WHAT IS BEING ASKED
Make an exact copy of the data below, leaving out every picture.

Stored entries
* * *

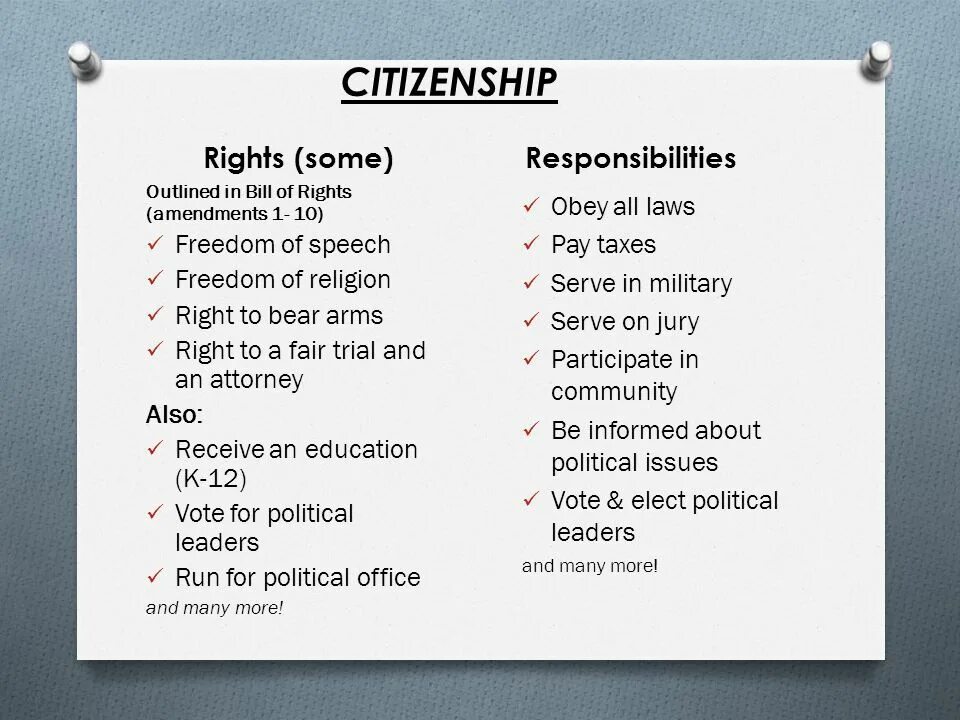 CITIZENSHIP

Rights (some)

Outlined in Bill of Rights (amendments 1- 10)

✓ Freedom of speech
✓ Freedom of religion
✓ Right to bear arms
✓ Right to a fair trial and an attorney

Also:

✓ Receive an education (K-12)
✓ Vote for political leaders
✓ Run for political office

and many more!

Responsibilities

✓ Obey all laws
✓ Pay taxes
✓ Serve in military
✓ Serve on jury
✓ Participate in community
✓ Be informed about political issues
✓ Vote & elect political leaders

and many more!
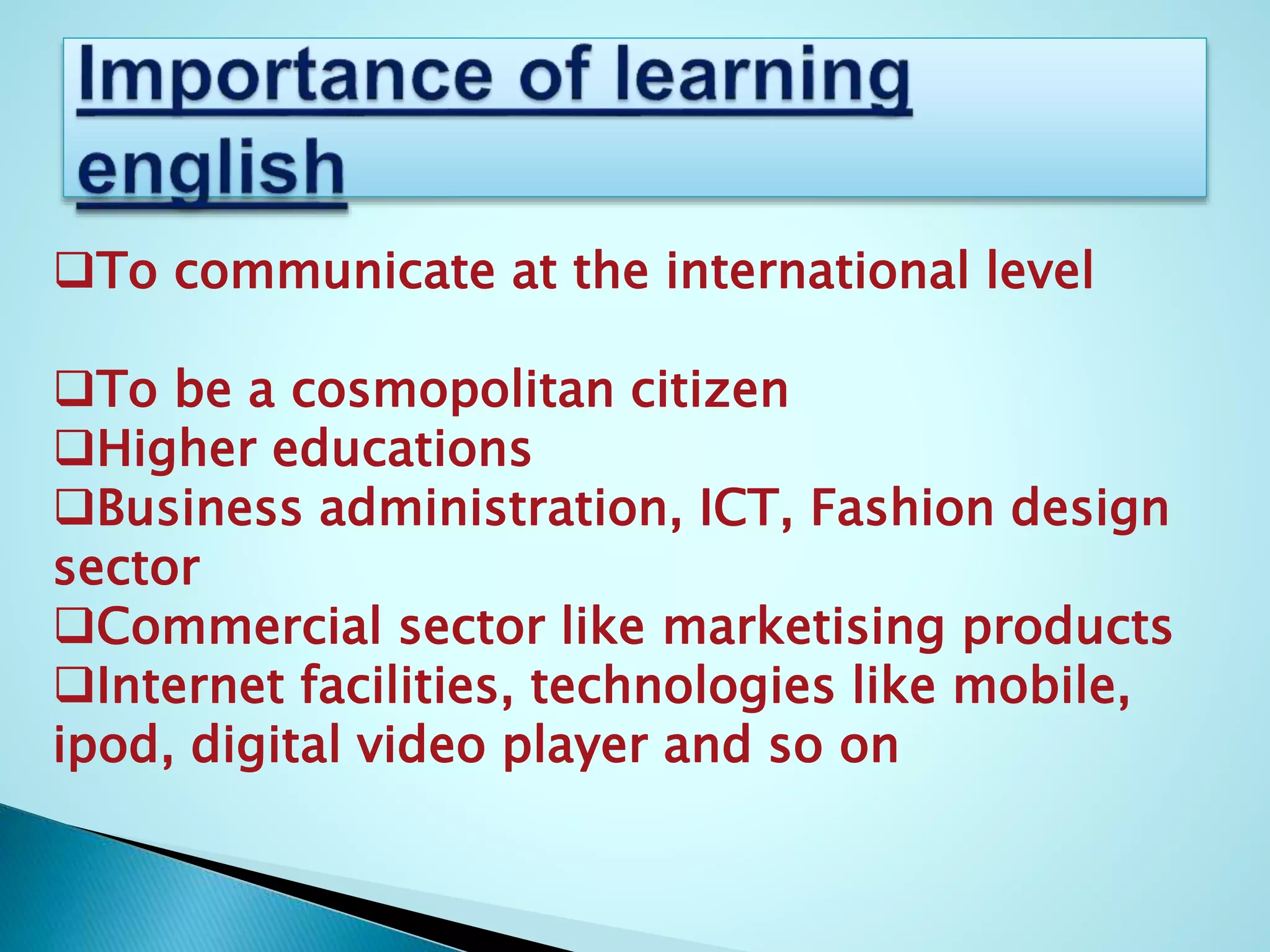 Importance of learning english

❑To communicate at the international level

❑To be a cosmopolitan citizen
❑Higher educations
❑Business administration, ICT, Fashion design sector
❑Commercial sector like marketising products
❑Internet facilities, technologies like mobile, ipod, digital video player and so on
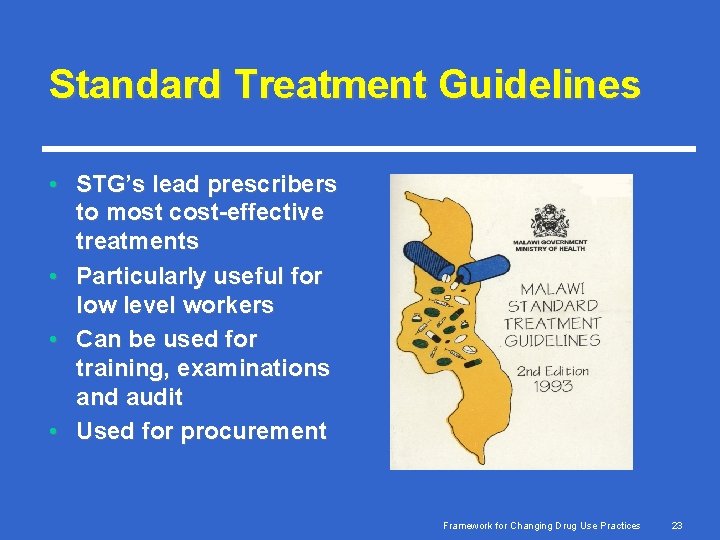 Standard Treatment Guidelines

• STG's lead prescribers to most cost-effective treatments
• Particularly useful for low level workers
• Can be used for training, examinations and audit
• Used for procurement

MALAWI GOVERNMENT
MINISTRY OF HEALTH

MALAWI STANDARD TREATMENT GUIDELINES

2nd Edition
1993

Framework for Changing Drug Use Practices 23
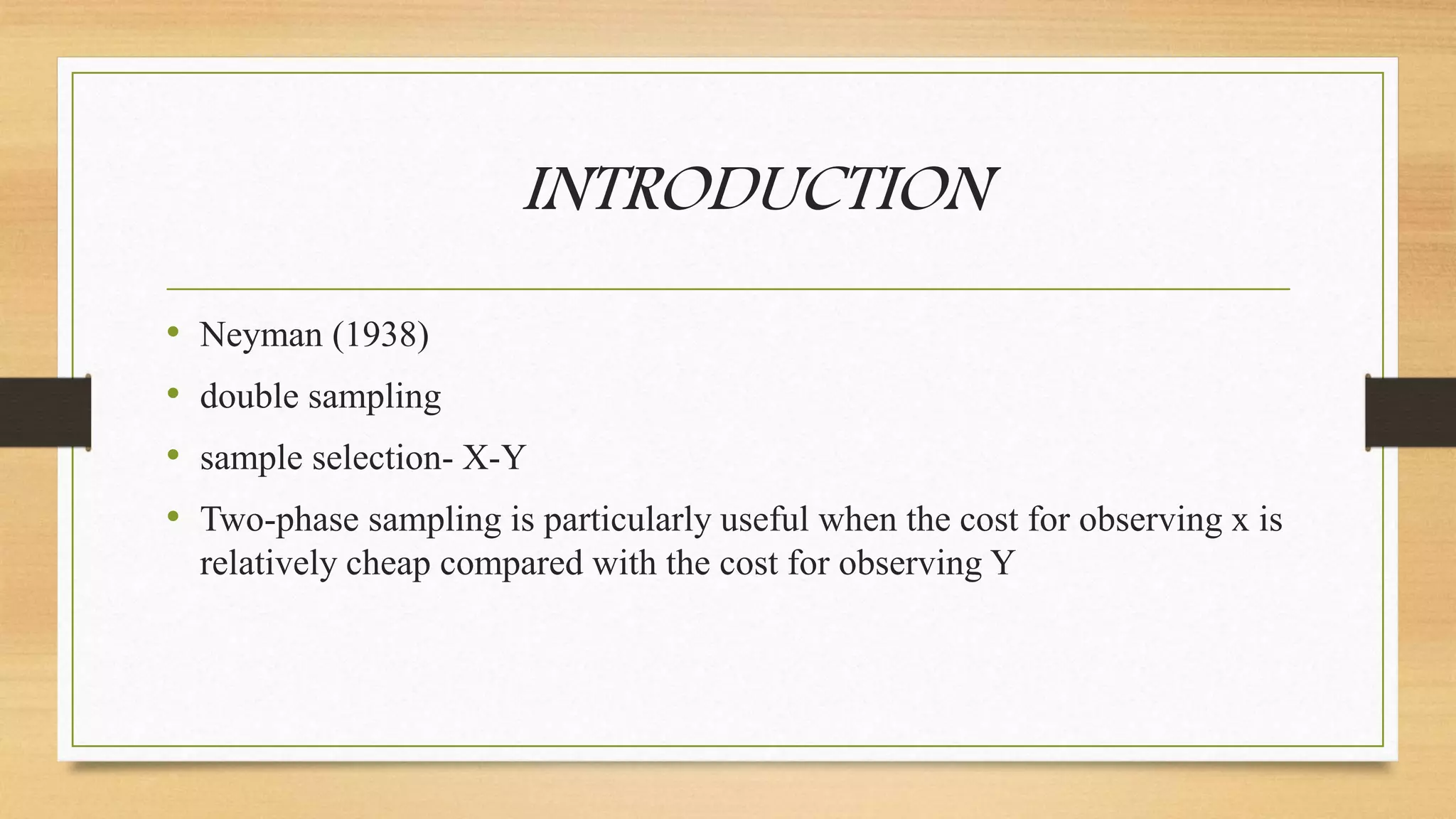 INTRODUCTION

• Neyman (1938)
• double sampling
• sample selection- X-Y
• Two-phase sampling is particularly useful when the cost for observing x is relatively cheap compared with the cost for observing Y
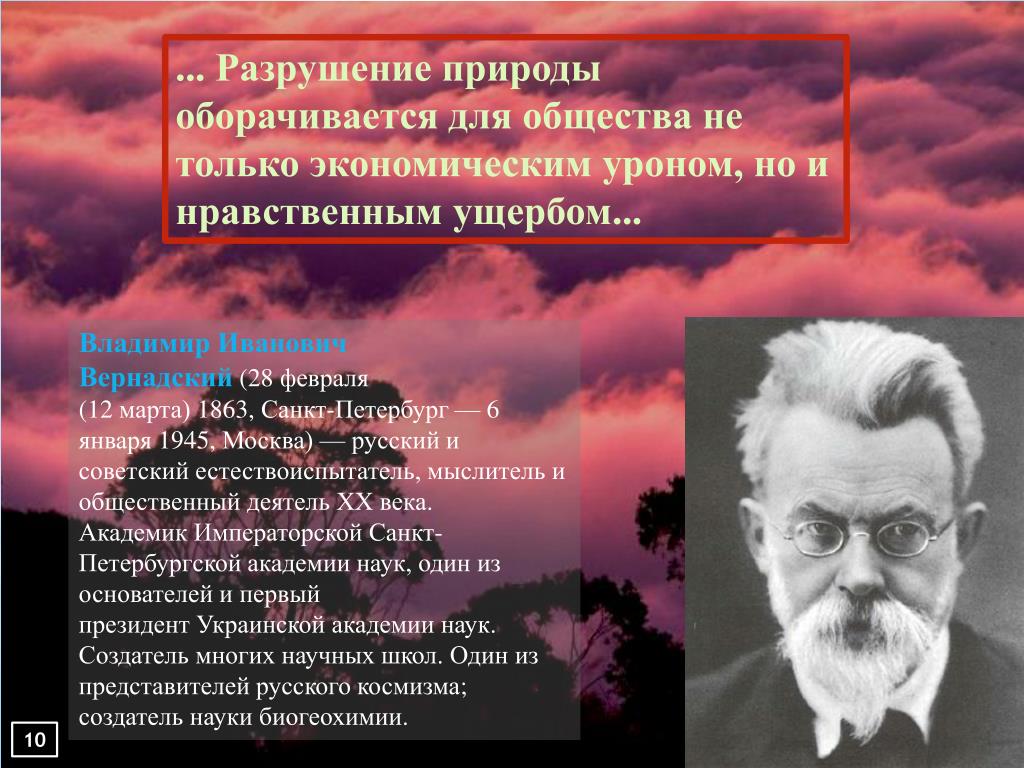 ... Разрушение природы оборачивается для общества не только экономическим уроном, но и нравственным ущербом...

Владимир Иванович Вернадский (28 февраля (12 марта) 1863, Санкт-Петербург — 6 января 1945, Москва) — русский и советский естествоиспытатель, мыслитель и общественный деятель XX века. Академик Императорской Санкт-Петербургской академии наук, один из основателей и первый президент Украинской академии наук. Создатель многих научных школ. Один из представителей русского космизма; создатель науки биогеохимии.

10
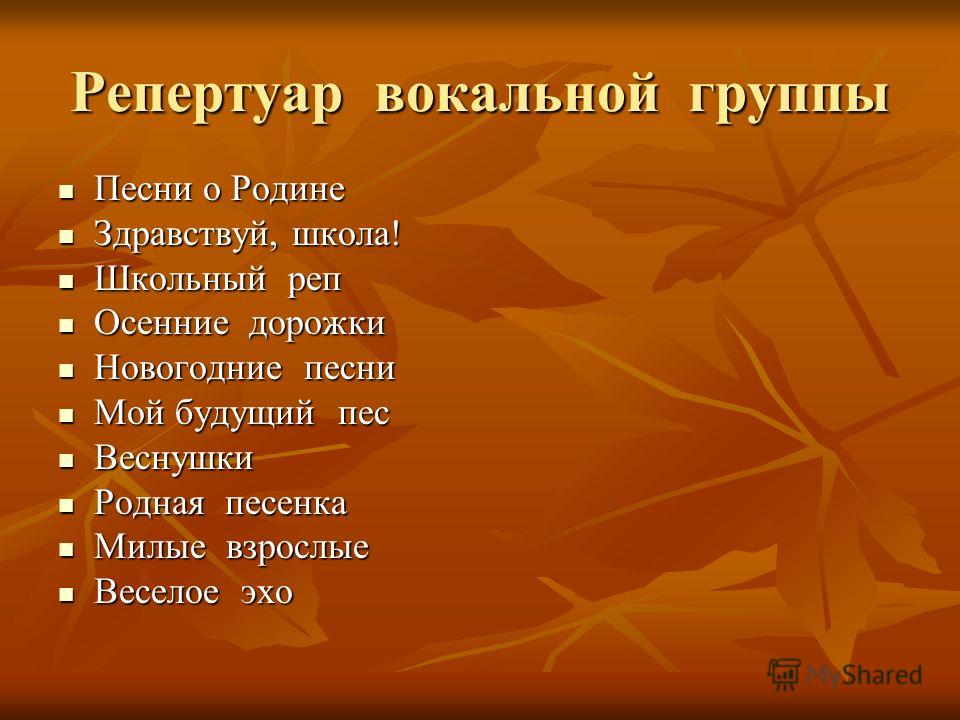 Репертуар вокальной группы

- Песни о Родине
- Здравствуй, школа!
- Школьный реп
- Осенние дорожки
- Новогодние песни
- Мой будущий пес
- Веснушки
- Родная песенка
- Милые взрослые
- Веселое эхо

MyShared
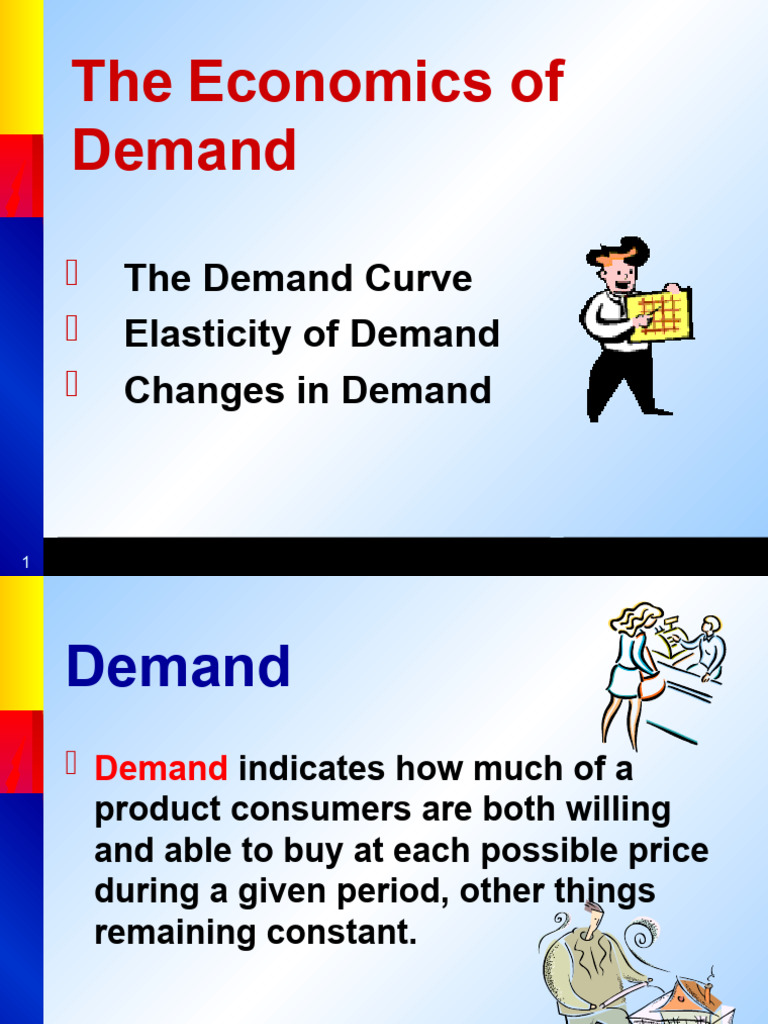 The Economics of Demand

The Demand Curve
Elasticity of Demand
Changes in Demand

1

Demand

Demand indicates how much of a product consumers are both willing and able to buy at each possible price during a given period, other things remaining constant.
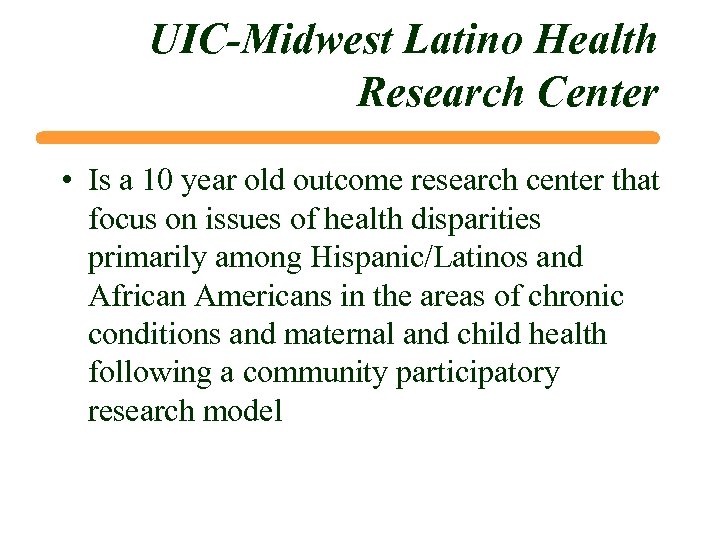 UIC-Midwest Latino Health Research Center

• Is a 10 year old outcome research center that focus on issues of health disparities primarily among Hispanic/Latinos and African Americans in the areas of chronic conditions and maternal and child health following a community participatory research model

* * *

RESULT
 CITIZENSHIP

Rights (some)

Outlined in Bill of Rights (amendments 1- 10)

✓ Freedom of speech
✓ Freedom of religion
✓ Right to bear arms
✓ Right to a fair trial and an attorney

Also:

✓ Receive an education (K-12)
✓ Vote for political leaders
✓ Run for political office

and many more!

Responsibilities

✓ Obey all laws
✓ Pay taxes
✓ Serve in military
✓ Serve on jury
✓ Participate in community
✓ Be informed about political issues
✓ Vote & elect political leaders

and many more!
 Importance of learning english

❑To communicate at the international level

❑To be a cosmopolitan citizen
❑Higher educations
❑Business administration, ICT, Fashion design sector
❑Commercial sector like marketising products
❑Internet facilities, technologies like mobile, ipod, digital video player and so on
 Standard Treatment Guidelines

• STG's lead prescribers to most cost-effective treatments
• Particularly useful for low level workers
• Can be used for training, examinations and audit
• Used for procurement

MALAWI GOVERNMENT
MINISTRY OF HEALTH

MALAWI STANDARD TREATMENT GUIDELINES

2nd Edition
1993

Framework for Changing Drug Use Practices 23
 INTRODUCTION

• Neyman (1938)
• double sampling
• sample selection- X-Y
• Two-phase sampling is particularly useful when the cost for observing x is relatively cheap compared with the cost for observing Y
 ... Разрушение природы оборачивается для общества не только экономическим уроном, но и нравственным ущербом...

Владимир Иванович Вернадский (28 февраля (12 марта) 1863, Санкт-Петербург — 6 января 1945, Москва) — русский и советский естествоиспытатель, мыслитель и общественный деятель XX века. Академик Императорской Санкт-Петербургской академии наук, один из основателей и первый президент Украинской академии наук. Создатель многих научных школ. Один из представителей русского космизма; создатель науки биогеохимии.

10
 Репертуар вокальной группы

- Песни о Родине
- Здравствуй, школа!
- Школьный реп
- Осенние дорожки
- Новогодние песни
- Мой будущий пес
- Веснушки
- Родная песенка
- Милые взрослые
- Веселое эхо

MyShared
 The Economics of Demand

The Demand Curve
Elasticity of Demand
Changes in Demand

1

Demand

Demand indicates how much of a product consumers are both willing and able to buy at each possible price during a given period, other things remaining constant.
 UIC-Midwest Latino Health Research Center

• Is a 10 year old outcome research center that focus on issues of health disparities primarily among Hispanic/Latinos and African Americans in the areas of chronic conditions and maternal and child health following a community participatory research model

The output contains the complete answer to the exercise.